_TEXT PROVIDED_:
What happens when you run the code block above?  Call the new function you've created.  Now you can treat it like the built-in functions we've seen before. 

In [None]:
## Call the function above.  Your code here

Before running the next code cell, what do you think it will print out and in what order?

In [None]:
def happyBirthdaySong(name):
    print("Happy Birthday to you!")
    print("Happy Birthday to you!")
    print("Happy Birthday, dear", name + ".")
    print("Happy Birthday to you!")
    
print ("When will this evaluate?")
happyBirthdaySong("Cynthia")

There's no return value for the function above.  What do you think it returns?

In [None]:
print(happyBirthdaySong("Cynthia"))

### Optional Arguments

Not all arguments are required.  You can set *optional* or *default* arguments that have a default behavior if they're not explicitly passed in. 

Say we write a function that reads CSV's.  We use the original csv reader to read CSV's as lists.  We later realize we want the option to read them in as dictionaries, but don't want to break any code already calling our function.  We can add an optional argument, and set the value to keep our code's behavior the same.  

In [None]:
import csv 

def read_csv(filename):
    lines = []
    with open(filename, 'r') as file_hdl:
        csv_reader = csv.reader(file_hdl)
        for row in csv_reader:
            lines.append(row)
    
    return lines

In [None]:
results = read_csv('data/articles/article_log.csv')
results[1]

In [None]:
import csv 

def read_csv(filename, read_dicts=False):
    
    lines = []
    with open(filename, 'r') as file_hdl:
        if read_dicts:
            csv_reader = csv.DictReader(file_hdl)
        else:
            csv_reader = csv.reader(file_hdl)
        
        for row in csv_reader:
            lines.append(row)
    return lines
    

In [None]:
results = read_csv('data/articles/article_log.csv')
results[1]

In [None]:
results = read_csv('data/articles/article_log.csv', read_dicts=True)
results[0]

### Variable Scope

Variables have a scope in which they can be referenced.  It's inevitable that you will have variables with the same name, so knowing WHERE they can be accessed is important.

_MATERIAL PROVIDED_:
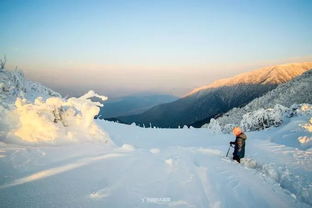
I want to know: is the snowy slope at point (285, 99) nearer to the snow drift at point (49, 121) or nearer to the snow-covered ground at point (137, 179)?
the snow-covered ground at point (137, 179)

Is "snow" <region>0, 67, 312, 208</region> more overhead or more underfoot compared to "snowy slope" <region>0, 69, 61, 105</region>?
more underfoot

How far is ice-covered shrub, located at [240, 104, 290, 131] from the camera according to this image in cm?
2006

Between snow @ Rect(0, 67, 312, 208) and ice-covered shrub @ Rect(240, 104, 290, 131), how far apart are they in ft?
30.4

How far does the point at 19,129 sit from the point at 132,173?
3898 millimetres

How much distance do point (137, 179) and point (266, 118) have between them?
1765 centimetres

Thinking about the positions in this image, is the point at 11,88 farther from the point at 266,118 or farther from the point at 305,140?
the point at 266,118

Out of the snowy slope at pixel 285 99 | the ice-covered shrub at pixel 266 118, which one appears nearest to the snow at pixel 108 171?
the ice-covered shrub at pixel 266 118

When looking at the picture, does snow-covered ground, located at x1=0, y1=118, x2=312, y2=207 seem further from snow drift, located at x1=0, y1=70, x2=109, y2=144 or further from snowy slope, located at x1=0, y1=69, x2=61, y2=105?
snowy slope, located at x1=0, y1=69, x2=61, y2=105

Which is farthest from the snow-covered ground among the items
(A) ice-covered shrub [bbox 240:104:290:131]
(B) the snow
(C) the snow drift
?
(A) ice-covered shrub [bbox 240:104:290:131]

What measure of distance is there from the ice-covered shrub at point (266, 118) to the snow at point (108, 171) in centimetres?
927

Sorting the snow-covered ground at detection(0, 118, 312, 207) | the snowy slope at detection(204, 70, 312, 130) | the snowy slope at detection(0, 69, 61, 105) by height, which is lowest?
the snowy slope at detection(204, 70, 312, 130)

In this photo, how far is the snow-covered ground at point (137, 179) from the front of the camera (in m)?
4.94

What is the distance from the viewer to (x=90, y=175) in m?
5.93

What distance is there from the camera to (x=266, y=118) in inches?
830
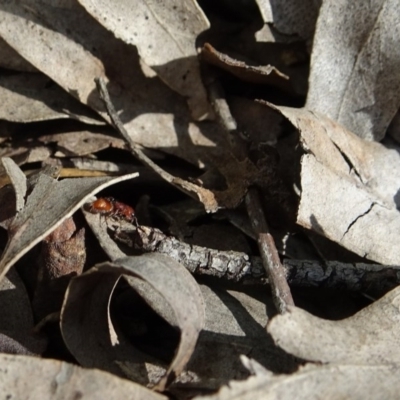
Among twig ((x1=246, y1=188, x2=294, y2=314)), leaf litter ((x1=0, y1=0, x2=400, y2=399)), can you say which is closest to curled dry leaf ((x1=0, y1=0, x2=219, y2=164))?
leaf litter ((x1=0, y1=0, x2=400, y2=399))

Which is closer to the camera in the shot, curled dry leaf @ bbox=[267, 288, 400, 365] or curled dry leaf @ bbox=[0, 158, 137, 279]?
curled dry leaf @ bbox=[267, 288, 400, 365]

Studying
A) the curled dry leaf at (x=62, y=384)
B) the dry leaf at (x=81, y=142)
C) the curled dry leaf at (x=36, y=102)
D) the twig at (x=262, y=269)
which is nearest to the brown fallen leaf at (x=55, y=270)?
the twig at (x=262, y=269)

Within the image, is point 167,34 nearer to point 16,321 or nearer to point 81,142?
point 81,142

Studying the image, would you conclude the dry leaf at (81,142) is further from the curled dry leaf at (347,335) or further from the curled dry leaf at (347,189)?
the curled dry leaf at (347,335)

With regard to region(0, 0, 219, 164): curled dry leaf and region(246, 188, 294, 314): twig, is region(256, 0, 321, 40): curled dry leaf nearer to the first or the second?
region(0, 0, 219, 164): curled dry leaf

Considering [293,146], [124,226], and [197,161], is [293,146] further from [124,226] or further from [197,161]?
[124,226]

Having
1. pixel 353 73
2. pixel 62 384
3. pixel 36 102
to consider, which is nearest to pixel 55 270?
pixel 62 384
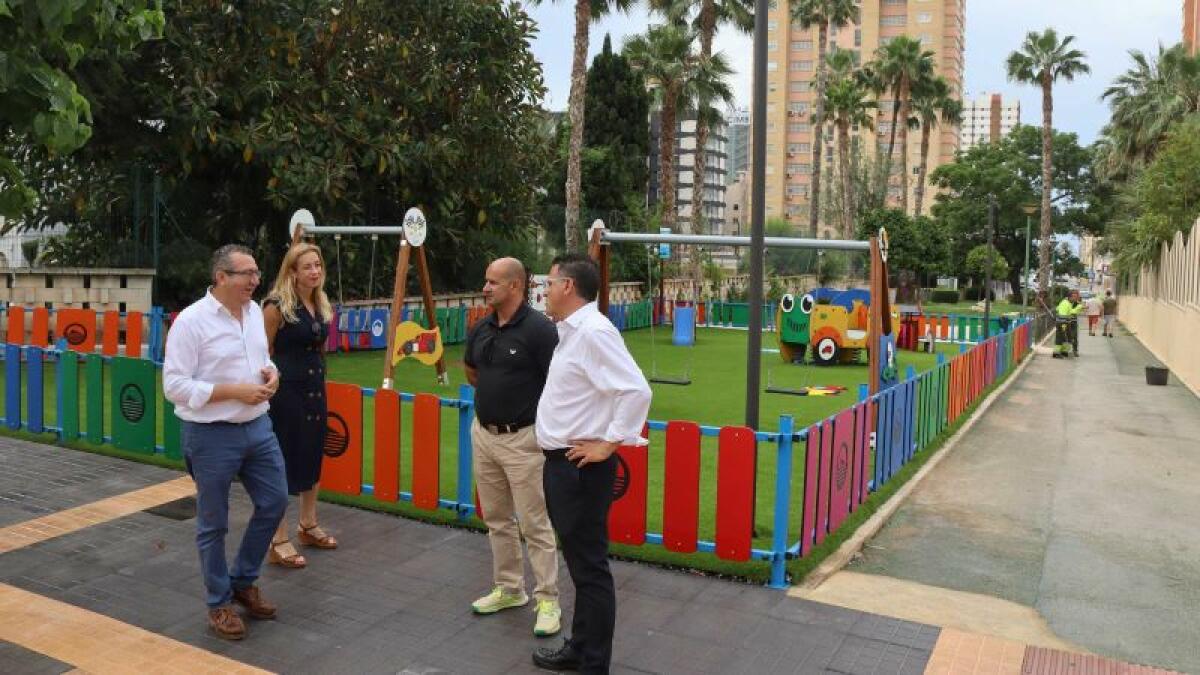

_INSTRUCTIONS_:
a. In the Python functions text, why is the new dictionary option added to the CSV-reading function as an optional argument with a default value? Answer in one to three sentences.
b. Can you swap "further" for "farther" in the part of the rows that opens with the line containing "Studying the image, would" and runs through the end of the rows, giving back only those lines with the pictures left out?
The text and the rows come from unrelated sources.

_TASK-BY-TASK SOLUTIONS_:
a. The option to read CSV files as dictionaries was wanted without breaking any code already calling the function. Adding an optional argument and setting its default value keeps the function's existing behavior the same.

b.
Studying the image, would you conclude the dry leaf at (81,142) is farther from the curled dry leaf at (347,335) or farther from the curled dry leaf at (347,189)?
the curled dry leaf at (347,335)

With regard to region(0, 0, 219, 164): curled dry leaf and region(246, 188, 294, 314): twig, is region(256, 0, 321, 40): curled dry leaf nearer to the first or the second?
region(0, 0, 219, 164): curled dry leaf

Considering [293,146], [124,226], and [197,161], is [293,146] farther from [124,226] or farther from [197,161]?
[124,226]

Having
1. pixel 353 73
2. pixel 62 384
3. pixel 36 102
to consider, which is nearest to pixel 55 270?
pixel 62 384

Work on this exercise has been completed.